7 de abril
Porquê este dia? É o dia que o calendário de nomes dedica a Selim, illustré par les sultans ottomans Selim Ier à Selim III, du nom arabe Salīm dérivé de la racine s-l-m de la paix..
Fonte: Wikipédia · britannica.com
Selim é a forma turco-otomana do prenome árabe Salīm, «o Sadio e Intacto, o Íntegro e em Paz». Partilha a sua raiz, s-l-m, com as palavras salam (a Paz) e islam: uma afinidade que liga o prenome, desde o início, ao lado da serenidade e da integridade.
O seu prestígio deve-o em grande medida ao Império Otomano, onde três Sultões usaram este nome, começando por Selim I, chamado «o Terrível», que expandiu significativamente o território no início do século XVI. Da corte de Istambul até aos Balcãs, Selim espalhou-se como um prenome nobre e musical, apreciado na Turquia, na Bósnia, no Magrebe e no Levante.
Na França, Selim (por vezes Sélim) encanta pela sua tonalidade suave e pela sua elegância discreta. Curto, claro e fácil de levar em várias línguas, evoca um carácter tranquilo e benevolente, preservando ao mesmo tempo uma profundidade histórica que o distingue dos meros nomes da moda.
Tudo está já contido na etimologia: Selim, «o Sadio e Íntegro», da mesma raiz que a Paz. O prenome irradia equilíbrio, e é precisamente isso que se imagina na pessoa que o ostenta: uma força serena. Não o temperamento exuberante que procura os holofotes, mas uma presença composta e calmante que apazigua os espaços onde entra. Imagina-se um Selim como um diplomata nato, capaz de desarmar um conflito com a palavra certa e um sorriso.

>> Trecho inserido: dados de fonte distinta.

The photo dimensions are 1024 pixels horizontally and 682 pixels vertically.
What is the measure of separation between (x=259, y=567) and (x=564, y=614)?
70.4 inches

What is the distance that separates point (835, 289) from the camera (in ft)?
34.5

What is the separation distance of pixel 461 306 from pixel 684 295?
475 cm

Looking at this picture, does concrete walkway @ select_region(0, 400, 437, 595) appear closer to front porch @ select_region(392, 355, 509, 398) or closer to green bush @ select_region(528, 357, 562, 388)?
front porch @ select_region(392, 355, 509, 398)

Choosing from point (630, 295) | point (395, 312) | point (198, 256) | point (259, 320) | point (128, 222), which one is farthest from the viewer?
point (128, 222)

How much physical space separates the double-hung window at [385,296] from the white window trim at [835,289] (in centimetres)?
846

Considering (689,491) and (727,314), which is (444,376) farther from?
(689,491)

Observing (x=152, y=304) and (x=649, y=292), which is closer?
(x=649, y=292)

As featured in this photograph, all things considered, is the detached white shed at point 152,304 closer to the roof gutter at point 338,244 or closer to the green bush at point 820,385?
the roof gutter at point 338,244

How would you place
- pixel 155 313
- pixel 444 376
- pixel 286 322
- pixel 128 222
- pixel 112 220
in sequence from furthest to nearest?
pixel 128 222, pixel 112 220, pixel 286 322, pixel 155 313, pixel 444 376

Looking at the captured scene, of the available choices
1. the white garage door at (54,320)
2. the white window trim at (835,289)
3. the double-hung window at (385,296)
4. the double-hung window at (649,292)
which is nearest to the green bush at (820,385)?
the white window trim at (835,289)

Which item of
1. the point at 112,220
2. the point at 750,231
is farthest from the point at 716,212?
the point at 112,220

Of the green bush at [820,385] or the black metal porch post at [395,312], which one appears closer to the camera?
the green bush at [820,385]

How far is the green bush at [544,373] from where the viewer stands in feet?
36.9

Por trás desta doçura esconde-se a espinha dorsal dos Sultões, dos quais herda o nome: uma verdadeira firmeza, uma ambição paciente que avança sem pressas. Selim não vira a mesa; desloca as peças gradualmente, até o tabuleiro lhe dar razão. A sua lealdade é um pilar: uma vez concedido a confiança, não a retira por mero capricho.
Atribui-lhe também um sentido pelo belo e pela harmonia, uma predileção pelo que está bem feito, bem dito e bem vivido. O humor está presente, mas subtil, nunca pesado. Na sua versão contemporânea, Selim encanta pela capacidade de navegar entre mundos e culturas com elegância natural, como se o seu prenome lhe conferisse um passaporte universal. Estável, sem ser rígido; aberto, sem ser inconstante, encarna esta síntese rara: a Paz como uma força, e não como a ausência de luta. Um homem de medida, em todos os sentidos da palavra.
Retrato lúdico, para levar com um sorriso.
Sob a máscara da serenidade de Selim esconde-se uma intensidade rara. Não é o tipo de pessoa para chamas efémeras ou declarações ruidosas; a sua abordagem é a da caravela que entra suavemente no porto, à procura de abrigo e estabilidade. Encanta por uma integridade magnética que oferece segurança emocional e desarma. A sua sensualidade é a de uma mão firme que acalma, de um olhar que o examina sem o julgar, mas que o compreende. Atrai almas que procuram uma âncora, aquelas que estão exaustas pela turbulência. Mas cuidado: o seu temperamento pacífico pode transformar-se em frieza quando a traição ou a desarmonia se instalam. Para ele, o amor deve ser um santuário, um «Salam» interior. Perde rapidamente o interesse por qualquer instabilidade desnecessária, por qualquer emoção frenética que ameace a harmonia que teceu com paciência. Procura a alma gémea que encontra a sua paz na sua presença, um amor saudável sem cicatrizes, onde a integridade da ligação prevalece sobre a paixão destrutiva.
É a forma turca do prenome árabe Salīm, que se difundiu amplamente através do Império Otomano.
«Sadio, intacto, íntegro, pacífico», da raiz s-l-m, da qual também surgiu salam, a Paz.
Não, este nome de origem muçulmana não tem um dia consagrado no calendário dos santos franceses.
Sim: Selma ou Salma são as correspondentes femininas.
Três Sultões otomanos, Selim I, II e III, bem como artistas e desportistas contemporâneos.